Спустя несколько недель после этой свадьбы Лоренс и его подруга расстались. Тем утром я занималась педикюром Гомера — процедурой ежемесячной и весьма им нелюбимой; в отличие от Скарлетт и Вашти, которые относились к ней терпимо, Гомер яростно сопротивлялся. В этот момент раздался звонок. Лоренс приглашал меня в кино на фильм известного режиссера, пропустить который, по его словам, было просто нельзя. К кино он относился с пристрастием; но, обладая энциклопедическими знаниями, вовсе не кичился тем, что может сквозь зубы сплевывать имена и сухую цифирь: кто, когда и что снял, кто, где и в каком фильме снимался за всю историю кино. У Лоренса был зоркий глаз на такие вещи, как ракурс, свет, композиция, на то, что называется нарративным анализом, и на раскрытие характера. Он мог увидеть красоту в малом, в том, например, как неожиданно режиссер решил сцену с падением осколков стекла из разбитого окна. Но что при этом меня удивляло, так это то, что Лоренс любил все фильмы без исключения: начиная глуповато-бессмысленными комедиями и заканчивая боевиками под девизом «постреляй всех», от которых уважающий себя интеллектуал открестился бы. Но мне нравилась такая его увлеченность, я ведь и сама увлекающаяся натура. А еще мне нравилось, что он знал так много о том, о чем сама я знала очень мало, а я люблю учиться. Лоренс был критиком, эссеистом и редактором в известном профессиональном киножурнале. Частью его работы были интервью с актерами и режиссерами, многие из которых по праву считались «живыми легендами» и у которых, как я подозреваю, все полки в доме были уставлены всевозможными призами, что только существуют в мире кино. Прослушивая пленки с их интервью, легко можно убедиться в том, что говорить с Лоренсом о кино для всех без исключения было удовольствием. Интервью то и дело прерывалось смехом и комментариями: «а это хороший вопрос» или «этого у меня еще никто не спрашивал». Поэтому интервью, на которое обычно отводилось минут пятнадцать, часто длилось часа по полтора, а то и больше.

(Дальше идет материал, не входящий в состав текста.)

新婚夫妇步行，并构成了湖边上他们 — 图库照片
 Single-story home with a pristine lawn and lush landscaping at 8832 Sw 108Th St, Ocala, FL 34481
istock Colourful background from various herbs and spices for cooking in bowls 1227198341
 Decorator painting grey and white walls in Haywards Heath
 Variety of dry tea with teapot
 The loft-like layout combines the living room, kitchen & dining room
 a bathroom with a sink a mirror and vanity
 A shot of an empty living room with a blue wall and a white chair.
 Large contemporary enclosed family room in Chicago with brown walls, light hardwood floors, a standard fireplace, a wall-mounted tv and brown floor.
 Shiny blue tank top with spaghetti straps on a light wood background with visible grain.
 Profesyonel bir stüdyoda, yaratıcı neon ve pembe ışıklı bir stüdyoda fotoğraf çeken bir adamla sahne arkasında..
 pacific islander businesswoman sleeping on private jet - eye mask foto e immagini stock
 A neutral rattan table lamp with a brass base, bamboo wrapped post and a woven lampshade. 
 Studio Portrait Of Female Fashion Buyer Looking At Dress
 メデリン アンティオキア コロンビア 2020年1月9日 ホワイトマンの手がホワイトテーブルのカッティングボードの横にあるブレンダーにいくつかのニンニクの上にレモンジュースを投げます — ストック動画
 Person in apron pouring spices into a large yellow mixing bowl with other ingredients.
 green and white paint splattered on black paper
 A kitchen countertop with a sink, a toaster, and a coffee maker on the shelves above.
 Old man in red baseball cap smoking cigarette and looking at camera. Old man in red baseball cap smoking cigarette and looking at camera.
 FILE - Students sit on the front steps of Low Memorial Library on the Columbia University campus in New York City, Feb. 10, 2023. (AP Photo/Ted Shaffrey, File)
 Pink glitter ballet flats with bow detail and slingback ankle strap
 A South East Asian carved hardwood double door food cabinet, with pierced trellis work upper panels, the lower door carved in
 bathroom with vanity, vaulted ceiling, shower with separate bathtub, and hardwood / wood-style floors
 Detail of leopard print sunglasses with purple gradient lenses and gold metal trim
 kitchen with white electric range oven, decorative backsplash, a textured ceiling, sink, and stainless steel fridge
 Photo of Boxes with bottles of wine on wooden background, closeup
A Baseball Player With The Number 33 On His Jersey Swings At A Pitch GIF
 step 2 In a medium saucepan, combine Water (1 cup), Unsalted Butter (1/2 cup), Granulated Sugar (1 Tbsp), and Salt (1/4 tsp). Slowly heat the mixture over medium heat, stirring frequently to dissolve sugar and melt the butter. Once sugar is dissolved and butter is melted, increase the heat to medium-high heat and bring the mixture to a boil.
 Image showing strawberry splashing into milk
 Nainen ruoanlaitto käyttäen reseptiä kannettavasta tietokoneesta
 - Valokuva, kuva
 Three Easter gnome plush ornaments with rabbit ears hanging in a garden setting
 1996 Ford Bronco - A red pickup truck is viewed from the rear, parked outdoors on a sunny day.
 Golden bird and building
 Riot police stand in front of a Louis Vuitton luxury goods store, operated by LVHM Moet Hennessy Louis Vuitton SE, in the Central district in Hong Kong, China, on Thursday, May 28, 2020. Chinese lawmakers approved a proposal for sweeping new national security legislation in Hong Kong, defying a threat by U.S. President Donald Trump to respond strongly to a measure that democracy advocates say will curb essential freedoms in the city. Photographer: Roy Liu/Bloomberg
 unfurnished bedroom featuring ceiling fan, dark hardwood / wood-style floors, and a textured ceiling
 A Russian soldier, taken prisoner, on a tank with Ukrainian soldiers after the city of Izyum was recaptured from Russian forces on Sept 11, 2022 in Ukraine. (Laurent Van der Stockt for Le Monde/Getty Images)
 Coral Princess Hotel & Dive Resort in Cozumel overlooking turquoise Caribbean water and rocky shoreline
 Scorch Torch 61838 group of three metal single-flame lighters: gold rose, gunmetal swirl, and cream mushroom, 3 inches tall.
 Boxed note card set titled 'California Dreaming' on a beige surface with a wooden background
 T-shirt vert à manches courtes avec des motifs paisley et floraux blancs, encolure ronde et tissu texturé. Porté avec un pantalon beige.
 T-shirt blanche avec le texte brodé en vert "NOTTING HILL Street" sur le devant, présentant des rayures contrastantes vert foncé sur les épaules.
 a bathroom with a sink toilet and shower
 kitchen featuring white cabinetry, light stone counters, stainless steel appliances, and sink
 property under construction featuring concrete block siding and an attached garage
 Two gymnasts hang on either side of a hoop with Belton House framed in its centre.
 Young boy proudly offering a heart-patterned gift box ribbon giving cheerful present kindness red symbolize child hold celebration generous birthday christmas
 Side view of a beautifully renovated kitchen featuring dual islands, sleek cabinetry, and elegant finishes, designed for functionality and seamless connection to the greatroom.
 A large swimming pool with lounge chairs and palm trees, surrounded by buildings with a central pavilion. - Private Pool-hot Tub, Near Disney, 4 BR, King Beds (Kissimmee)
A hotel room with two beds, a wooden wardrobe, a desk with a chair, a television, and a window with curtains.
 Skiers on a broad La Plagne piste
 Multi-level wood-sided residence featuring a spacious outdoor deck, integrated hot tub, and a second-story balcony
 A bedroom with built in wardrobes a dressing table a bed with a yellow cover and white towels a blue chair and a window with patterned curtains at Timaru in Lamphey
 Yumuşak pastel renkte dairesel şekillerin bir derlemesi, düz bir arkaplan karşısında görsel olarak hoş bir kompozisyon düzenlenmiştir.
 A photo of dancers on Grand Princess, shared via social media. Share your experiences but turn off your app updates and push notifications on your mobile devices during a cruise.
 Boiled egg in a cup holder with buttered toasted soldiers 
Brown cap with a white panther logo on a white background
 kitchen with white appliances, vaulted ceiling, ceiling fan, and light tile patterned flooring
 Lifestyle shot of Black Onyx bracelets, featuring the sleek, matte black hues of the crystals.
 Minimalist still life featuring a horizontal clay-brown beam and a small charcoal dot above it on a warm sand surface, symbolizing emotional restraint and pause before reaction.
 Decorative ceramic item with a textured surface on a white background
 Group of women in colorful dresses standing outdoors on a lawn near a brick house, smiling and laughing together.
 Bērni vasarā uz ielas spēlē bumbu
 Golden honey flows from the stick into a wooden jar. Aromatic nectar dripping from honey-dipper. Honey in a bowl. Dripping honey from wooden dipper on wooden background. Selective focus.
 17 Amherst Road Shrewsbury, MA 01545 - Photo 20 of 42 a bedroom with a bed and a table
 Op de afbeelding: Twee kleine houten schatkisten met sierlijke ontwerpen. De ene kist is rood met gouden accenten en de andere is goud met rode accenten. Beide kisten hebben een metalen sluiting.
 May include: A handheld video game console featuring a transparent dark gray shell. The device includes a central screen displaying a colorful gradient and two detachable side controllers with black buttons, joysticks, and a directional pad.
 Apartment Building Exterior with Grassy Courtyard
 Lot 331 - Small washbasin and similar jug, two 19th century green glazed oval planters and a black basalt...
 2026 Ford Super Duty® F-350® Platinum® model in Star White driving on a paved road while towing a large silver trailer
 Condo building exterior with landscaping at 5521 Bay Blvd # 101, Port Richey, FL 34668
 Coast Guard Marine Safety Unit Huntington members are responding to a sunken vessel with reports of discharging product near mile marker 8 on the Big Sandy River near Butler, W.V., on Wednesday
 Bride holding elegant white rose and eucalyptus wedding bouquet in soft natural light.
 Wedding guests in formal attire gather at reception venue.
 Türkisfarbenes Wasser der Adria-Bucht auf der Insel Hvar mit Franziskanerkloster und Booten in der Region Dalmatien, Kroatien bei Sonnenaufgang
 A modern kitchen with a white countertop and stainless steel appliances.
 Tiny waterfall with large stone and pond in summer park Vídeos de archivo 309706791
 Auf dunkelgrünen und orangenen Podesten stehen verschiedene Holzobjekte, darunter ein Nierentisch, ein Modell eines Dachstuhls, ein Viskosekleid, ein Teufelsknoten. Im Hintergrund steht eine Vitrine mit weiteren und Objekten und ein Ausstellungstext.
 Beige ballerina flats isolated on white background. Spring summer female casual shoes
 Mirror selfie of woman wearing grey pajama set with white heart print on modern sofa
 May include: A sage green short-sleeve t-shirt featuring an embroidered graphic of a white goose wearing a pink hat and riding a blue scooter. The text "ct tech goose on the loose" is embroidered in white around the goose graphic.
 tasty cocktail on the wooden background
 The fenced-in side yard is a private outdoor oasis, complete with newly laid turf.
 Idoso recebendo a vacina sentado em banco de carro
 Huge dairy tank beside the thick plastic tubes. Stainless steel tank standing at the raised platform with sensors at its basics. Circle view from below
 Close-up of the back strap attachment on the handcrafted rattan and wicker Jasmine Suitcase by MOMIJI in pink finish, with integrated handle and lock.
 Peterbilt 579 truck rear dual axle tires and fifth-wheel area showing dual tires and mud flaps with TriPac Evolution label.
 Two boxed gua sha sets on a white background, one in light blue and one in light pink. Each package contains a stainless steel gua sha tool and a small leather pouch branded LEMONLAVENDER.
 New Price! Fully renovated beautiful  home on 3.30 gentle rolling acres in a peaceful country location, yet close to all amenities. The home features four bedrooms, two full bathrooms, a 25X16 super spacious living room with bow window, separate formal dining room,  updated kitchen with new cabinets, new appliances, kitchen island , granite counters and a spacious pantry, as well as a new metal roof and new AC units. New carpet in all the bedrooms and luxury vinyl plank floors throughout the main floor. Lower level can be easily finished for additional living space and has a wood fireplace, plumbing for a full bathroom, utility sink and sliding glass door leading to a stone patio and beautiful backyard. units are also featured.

Звонок от Лоренса привел меня в радостное замешательство, и я не преминула тут же позвонить Андреа, поделиться новостью. Но только после окончания сеанса, когда мы сидели в марокканском ресторанчике в Ист-виллидж и Лоренс спросил меня о моей семье, мне вдруг пришла в голову мысль: уже не свидание ли это? Но он не пытался ни поцеловать меня, ни подержать за руку, ни каким-либо иным образом выразить стремление к более близким отношениям, и я выбросила эту мысль из головы. Сделать это мне было легко, потому что в своем воображении я уже отвела Лоренсу место возможного друга, но никак не бойфренда, и я слишком дорожила этой возможной дружбой, чтобы позволить ей разрушиться по самой банальной причине: мы попробовали встречаться, но не сложилось.
Я была настолько уверена в том, что наши отношения не сложатся, что даже не задавалась вопросом: «А сложатся ли они?» Оба мы были не дети, и нам ли было не понимать, что такое разрыв? Идти на такой риск я не хотела, во всяком случае — с Лоренсом.
Наша дружба продолжалась уже три года — о дружбе надежнее и крепче, чем эта, я и мечтать не могла. По нескольку раз на дню мы говорили по телефону и виделись хотя бы раз в неделю. Кто знает, какая лихорадочная беготня эта нью-йоркская жизнь, тот сразу поймет, что это что-нибудь да значит. Даже с моей подругой Андреа и то мы общались реже, чем с Лоренсом. Неудивительно, что, когда в начале 2003-го я получила постоянную работу в отделе маркетинга издательского дома, выпускавшего такие журналы, как «Rolling Stone» и «US Weekly», первый мой звонок был Лоренсу.